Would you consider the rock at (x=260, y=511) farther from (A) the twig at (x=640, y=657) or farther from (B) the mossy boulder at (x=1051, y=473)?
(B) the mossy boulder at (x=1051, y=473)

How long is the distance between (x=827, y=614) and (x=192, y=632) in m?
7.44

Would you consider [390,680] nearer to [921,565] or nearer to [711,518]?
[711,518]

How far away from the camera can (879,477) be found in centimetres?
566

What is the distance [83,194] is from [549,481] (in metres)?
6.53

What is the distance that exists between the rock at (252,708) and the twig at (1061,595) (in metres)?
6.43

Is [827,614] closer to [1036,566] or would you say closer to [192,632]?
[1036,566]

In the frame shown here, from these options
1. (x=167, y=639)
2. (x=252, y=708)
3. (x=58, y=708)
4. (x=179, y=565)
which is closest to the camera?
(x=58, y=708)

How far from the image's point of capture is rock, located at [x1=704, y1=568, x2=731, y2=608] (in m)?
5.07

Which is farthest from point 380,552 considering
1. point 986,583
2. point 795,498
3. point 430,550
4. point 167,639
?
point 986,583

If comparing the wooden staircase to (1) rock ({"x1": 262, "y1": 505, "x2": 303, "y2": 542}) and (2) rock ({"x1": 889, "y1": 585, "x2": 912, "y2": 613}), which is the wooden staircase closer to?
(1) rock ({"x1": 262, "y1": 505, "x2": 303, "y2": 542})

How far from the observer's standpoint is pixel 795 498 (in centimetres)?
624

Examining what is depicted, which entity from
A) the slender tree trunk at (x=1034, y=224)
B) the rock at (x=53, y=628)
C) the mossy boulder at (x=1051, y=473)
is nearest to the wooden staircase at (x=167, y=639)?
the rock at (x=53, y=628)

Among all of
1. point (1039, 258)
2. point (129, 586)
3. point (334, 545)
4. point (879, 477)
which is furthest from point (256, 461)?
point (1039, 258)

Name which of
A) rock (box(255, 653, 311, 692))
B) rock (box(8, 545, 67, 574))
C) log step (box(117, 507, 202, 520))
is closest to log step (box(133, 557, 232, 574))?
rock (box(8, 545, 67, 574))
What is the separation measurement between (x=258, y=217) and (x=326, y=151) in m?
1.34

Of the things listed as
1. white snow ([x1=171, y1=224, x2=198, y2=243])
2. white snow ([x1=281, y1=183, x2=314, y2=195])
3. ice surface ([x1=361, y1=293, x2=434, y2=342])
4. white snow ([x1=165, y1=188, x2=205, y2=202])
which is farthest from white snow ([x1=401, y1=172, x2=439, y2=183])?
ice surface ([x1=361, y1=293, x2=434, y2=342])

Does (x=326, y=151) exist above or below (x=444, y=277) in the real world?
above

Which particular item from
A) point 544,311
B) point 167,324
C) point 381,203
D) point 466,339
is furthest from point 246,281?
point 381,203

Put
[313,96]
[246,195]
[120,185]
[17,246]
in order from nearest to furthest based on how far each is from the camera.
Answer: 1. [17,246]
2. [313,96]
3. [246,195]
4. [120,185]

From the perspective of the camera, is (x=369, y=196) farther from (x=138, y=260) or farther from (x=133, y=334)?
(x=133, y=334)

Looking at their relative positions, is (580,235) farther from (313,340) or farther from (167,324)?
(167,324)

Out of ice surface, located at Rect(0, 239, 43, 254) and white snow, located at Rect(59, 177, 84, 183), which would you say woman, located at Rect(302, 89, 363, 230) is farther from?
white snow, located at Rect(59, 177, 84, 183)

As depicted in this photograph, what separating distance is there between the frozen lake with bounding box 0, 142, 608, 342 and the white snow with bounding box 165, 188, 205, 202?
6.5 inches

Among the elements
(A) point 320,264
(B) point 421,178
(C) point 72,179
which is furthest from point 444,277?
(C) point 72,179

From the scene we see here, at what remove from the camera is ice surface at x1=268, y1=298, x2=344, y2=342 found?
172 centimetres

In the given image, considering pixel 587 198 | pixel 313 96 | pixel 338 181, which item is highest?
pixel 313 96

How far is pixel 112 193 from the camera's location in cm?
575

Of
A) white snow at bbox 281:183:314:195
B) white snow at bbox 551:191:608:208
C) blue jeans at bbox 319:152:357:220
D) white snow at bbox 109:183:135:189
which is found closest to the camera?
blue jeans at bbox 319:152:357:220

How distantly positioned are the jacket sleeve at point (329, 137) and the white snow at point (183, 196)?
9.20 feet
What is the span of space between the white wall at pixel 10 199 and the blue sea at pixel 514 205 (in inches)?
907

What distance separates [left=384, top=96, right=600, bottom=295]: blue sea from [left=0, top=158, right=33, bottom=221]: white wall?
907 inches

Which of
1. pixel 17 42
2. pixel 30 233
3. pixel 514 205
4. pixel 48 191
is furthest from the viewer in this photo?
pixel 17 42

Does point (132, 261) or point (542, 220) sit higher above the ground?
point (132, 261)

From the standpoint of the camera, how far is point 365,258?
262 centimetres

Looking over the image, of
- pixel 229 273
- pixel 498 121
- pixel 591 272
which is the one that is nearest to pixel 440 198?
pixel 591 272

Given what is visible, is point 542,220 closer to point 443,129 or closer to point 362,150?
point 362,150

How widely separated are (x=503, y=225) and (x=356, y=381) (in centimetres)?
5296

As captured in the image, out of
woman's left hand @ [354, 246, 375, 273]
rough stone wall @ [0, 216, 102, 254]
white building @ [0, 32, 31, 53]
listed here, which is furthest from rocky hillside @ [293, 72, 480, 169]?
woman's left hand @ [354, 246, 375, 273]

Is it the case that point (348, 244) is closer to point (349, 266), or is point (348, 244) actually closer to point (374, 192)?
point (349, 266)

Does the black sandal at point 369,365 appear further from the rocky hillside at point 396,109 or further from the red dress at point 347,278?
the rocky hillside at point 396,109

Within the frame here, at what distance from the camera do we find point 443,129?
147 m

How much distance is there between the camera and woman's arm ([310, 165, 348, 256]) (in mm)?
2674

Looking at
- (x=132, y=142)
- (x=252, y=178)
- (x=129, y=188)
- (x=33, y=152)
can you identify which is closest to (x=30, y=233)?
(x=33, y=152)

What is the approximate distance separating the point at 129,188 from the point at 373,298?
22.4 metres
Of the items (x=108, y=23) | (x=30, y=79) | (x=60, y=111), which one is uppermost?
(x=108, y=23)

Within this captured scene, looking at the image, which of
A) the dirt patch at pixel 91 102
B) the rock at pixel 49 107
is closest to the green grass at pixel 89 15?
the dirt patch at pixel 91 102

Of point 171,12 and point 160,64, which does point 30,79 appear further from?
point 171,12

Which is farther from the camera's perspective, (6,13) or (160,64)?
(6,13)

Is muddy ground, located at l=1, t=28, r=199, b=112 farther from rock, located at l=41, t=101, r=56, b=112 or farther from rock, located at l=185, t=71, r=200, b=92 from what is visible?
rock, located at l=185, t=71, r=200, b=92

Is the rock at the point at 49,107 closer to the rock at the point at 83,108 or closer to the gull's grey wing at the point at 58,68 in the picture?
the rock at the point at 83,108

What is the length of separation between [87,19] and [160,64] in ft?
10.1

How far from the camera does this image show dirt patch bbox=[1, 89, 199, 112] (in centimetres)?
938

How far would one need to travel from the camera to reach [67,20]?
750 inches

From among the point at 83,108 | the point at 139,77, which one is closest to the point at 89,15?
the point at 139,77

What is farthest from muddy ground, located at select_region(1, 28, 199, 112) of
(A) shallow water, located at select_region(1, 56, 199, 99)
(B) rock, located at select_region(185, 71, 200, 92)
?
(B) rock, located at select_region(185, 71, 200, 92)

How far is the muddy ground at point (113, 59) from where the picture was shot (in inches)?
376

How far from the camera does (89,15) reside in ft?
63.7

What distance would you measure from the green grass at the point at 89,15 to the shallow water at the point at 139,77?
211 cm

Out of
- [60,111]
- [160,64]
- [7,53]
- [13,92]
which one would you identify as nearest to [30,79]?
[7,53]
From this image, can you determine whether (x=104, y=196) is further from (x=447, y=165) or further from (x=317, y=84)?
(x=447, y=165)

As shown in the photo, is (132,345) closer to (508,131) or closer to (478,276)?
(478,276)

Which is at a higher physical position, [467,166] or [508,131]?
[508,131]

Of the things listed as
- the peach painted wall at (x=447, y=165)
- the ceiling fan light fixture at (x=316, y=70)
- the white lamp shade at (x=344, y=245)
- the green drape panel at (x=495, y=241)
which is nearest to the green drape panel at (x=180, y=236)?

--- --- ---

Set exercise:
Please quote nothing but the lines from the line with "From this image, can" through the end of the data above, exactly as written, ends included.

Answer to this exercise:
From this image, can you determine whether (x=104, y=196) is further from (x=447, y=165) or further from (x=317, y=84)?
(x=447, y=165)

As shown in the photo, is (132,345) closer to (508,131) or closer to (478,276)?
(478,276)

Which is at a higher physical position, [467,166] or [508,131]?
[508,131]

Of the things listed as
- the peach painted wall at (x=447, y=165)
- the ceiling fan light fixture at (x=316, y=70)
- the white lamp shade at (x=344, y=245)
- the green drape panel at (x=495, y=241)
which is nearest to the green drape panel at (x=180, y=236)?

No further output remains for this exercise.